START Given information
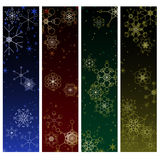Winter snowflake banners Stock Photos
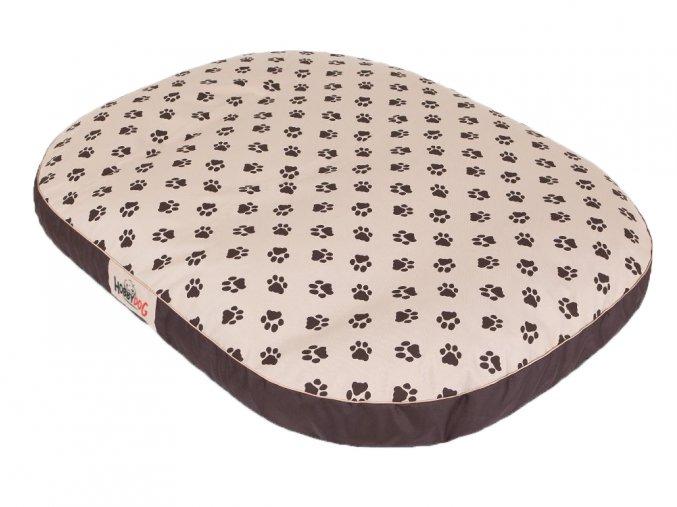 pelech pro velkého psa matrace oval 3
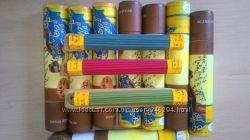 Аромопалочки в тубусе ассортимент ароматов на подарок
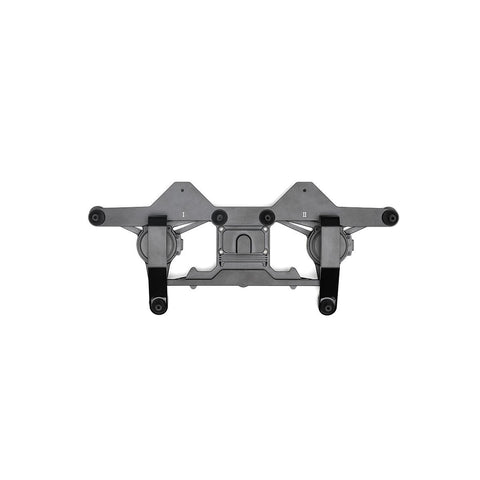 DJI Matrice 200 Series - Part 06 Dual Downward Gimbal Connector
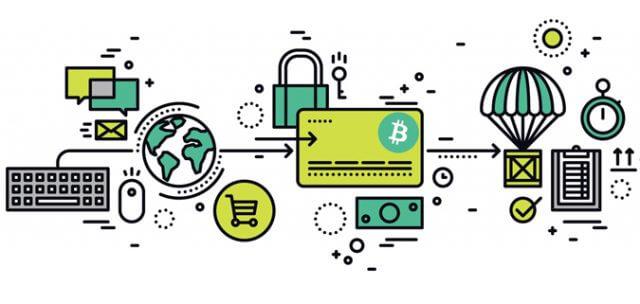 شرح مبسط و سهل ل Supply او امدادات العملة المشفرة على بلوكشين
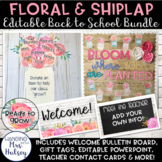 Editable Back to School Bundle (Floral and Shiplap)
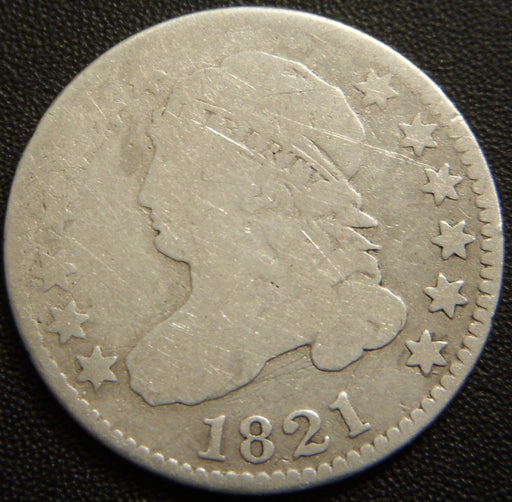 1821 Bust Dime - Good/AG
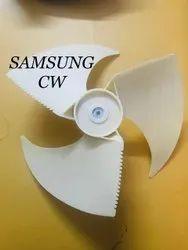 Plastic Ac Outdoor Fan Blade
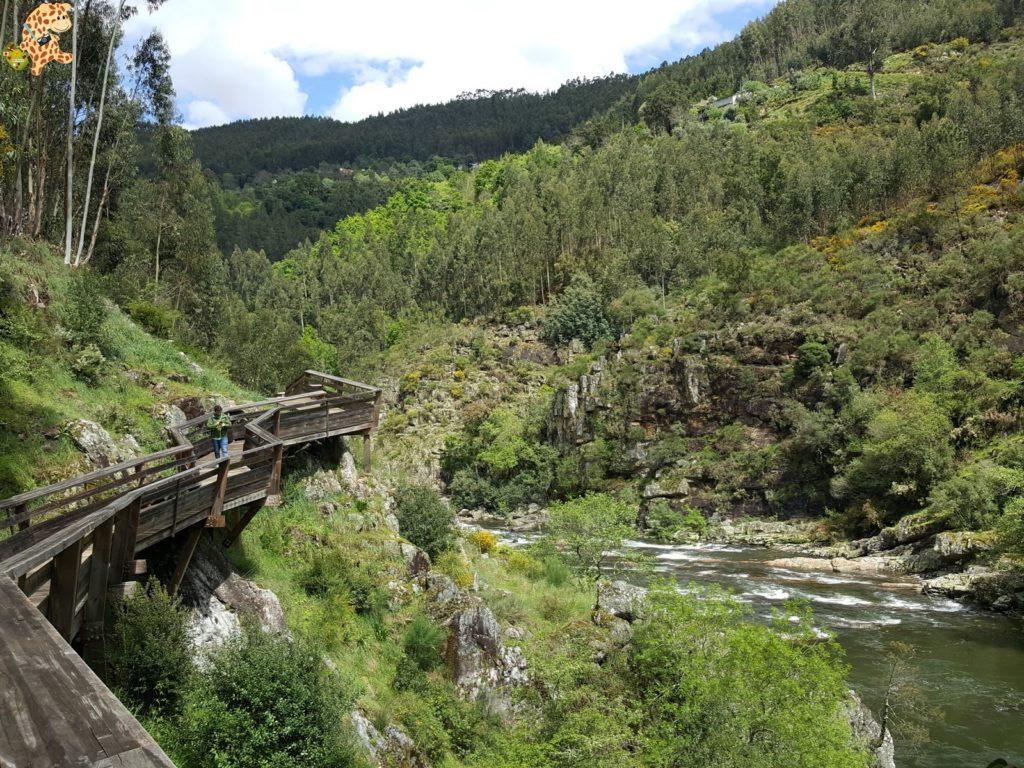 pasarelasdelpaiva28929 1024x768 - Passadiços do Paiva, pasarelas sobre el río Paiva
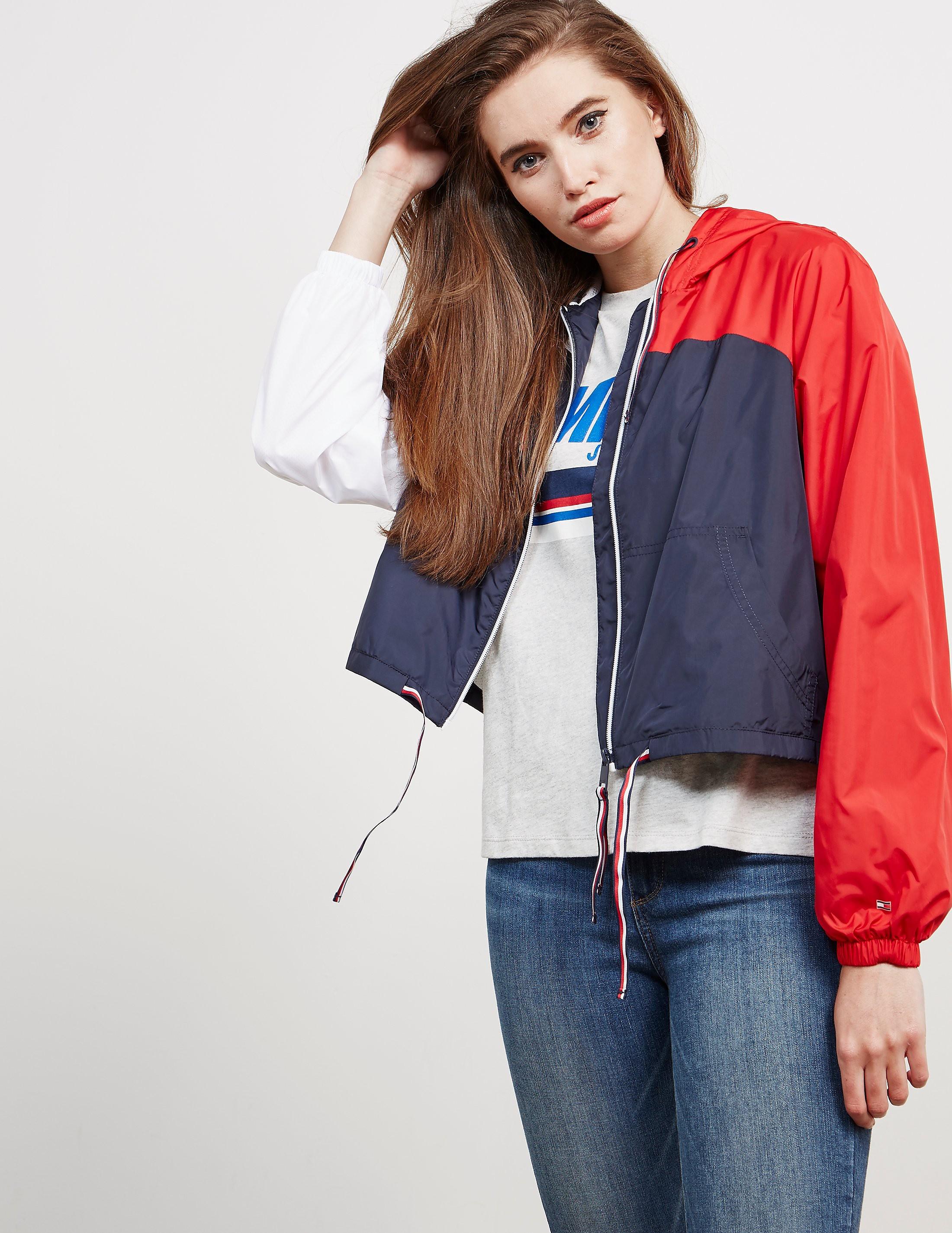 Tommy Hilfiger Athletic Windbreaker Jacket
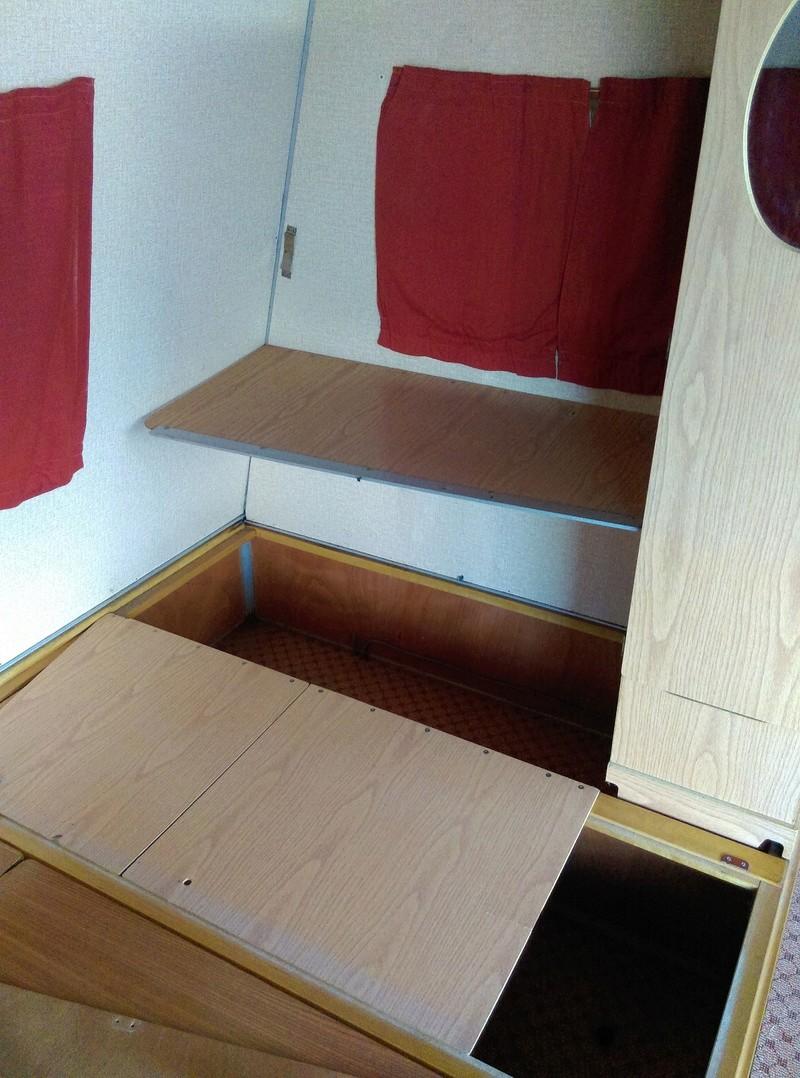 vends meubles pour rapido Imag1036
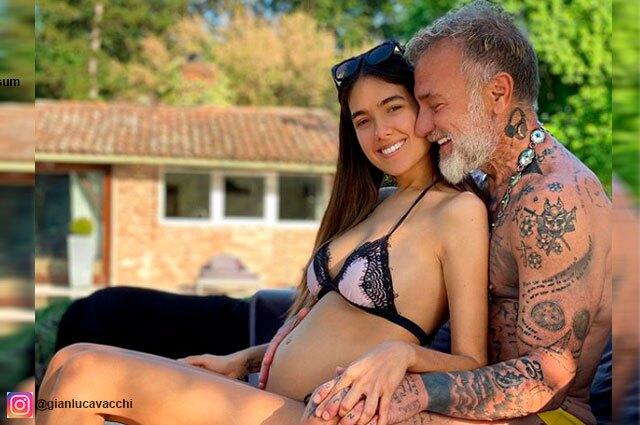 Sharon Fonseca Gianluca Vacchi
END Given information
### What you need to do
Repeat the data word for word. Images are not part of the copy.

### Expected output
Winter snowflake banners Stock Photos
 pelech pro velkého psa matrace oval 3
 Аромопалочки в тубусе ассортимент ароматов на подарок
 DJI Matrice 200 Series - Part 06 Dual Downward Gimbal Connector
 شرح مبسط و سهل ل Supply او امدادات العملة المشفرة على بلوكشين
 Editable Back to School Bundle (Floral and Shiplap)
 1821 Bust Dime - Good/AG
 Plastic Ac Outdoor Fan Blade
 pasarelasdelpaiva28929 1024x768 - Passadiços do Paiva, pasarelas sobre el río Paiva
 Tommy Hilfiger Athletic Windbreaker Jacket
 vends meubles pour rapido Imag1036
 Sharon Fonseca Gianluca Vacchi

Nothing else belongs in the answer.